++++ Passage shown

R/d.spls.calval.R
In dual.spls: Dual Sparse Partial Least Squares Regression

Documented in d.spls.calval

#' Splits data into calibration and validation sets using the splitting method CalValXy that takes into account X and y
#' @description
#' The function \code{d.spls.calval} divides the data \code{X} into a calibration and a validation.
#' It uses a variation on the Kennard and Stone strategy CalValXy by dividing observations into groups (see details for more explanations).
#' @usage d.spls.calval(X,pcal=NULL,Datatype=NULL,y=NULL,ncells=10,Listecal=NULL,
#' center=TRUE,method="euclidean",pc=0.9)
#' @param X a numeric matrix of predictors values.
#' @param pcal a positive integer between 0 and 100. \code{pcal} is the percentage
#' of calibration samples to be selected. Default value is NULL, meaning as long as \code{Listecal} is
#' specified, \code{pcal} is not necessary.
#' @param Datatype A vector of index specifying each observation belonging to which group index.
#' Default value is \code{NULL}, meaning the function will use the internal function \code{type} to compute the vector for \code{ncells}.
#' If \code{NULL}, parameter \code{y} should be specified. (see details for more explanation)
#' @param y a numeric vector of responses. Default value is \code{NULL}, meaning as long as \code{Datatype} is specified,
#' \code{y} is not necessary.
#' @param ncells a positive integer. \code{ncells} is the number of groups dividing the observations. If
#' \code{Datatype} is not specified, the function divides the observations into \code{ncells} groups. Default value
#' is \code{10}.
#' @param Listecal a numeric vector specifying how many observations from each group should be selected as calibration.
#' Default value is \code{NULL}, meaning the function will consider a percentage of \code{pcal} from each group
#' to be in the calibration set. If \code{NULL}, parameter \code{pcal} should be specified.
#' @param center logical value indicating wether the matrix \code{X} should be centered. Default set to TRUE.

++++++++

What is asked:
Copy the d.spls.calval documentation above word for word, from "#' @param X" up to and including "which group index.".

++++ Data lines

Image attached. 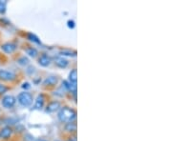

++++++++

Exercise result:
#' @param X a numeric matrix of predictors values.
#' @param pcal a positive integer between 0 and 100. \code{pcal} is the percentage
#' of calibration samples to be selected. Default value is NULL, meaning as long as \code{Listecal} is
#' specified, \code{pcal} is not necessary.
#' @param Datatype A vector of index specifying each observation belonging to which group index.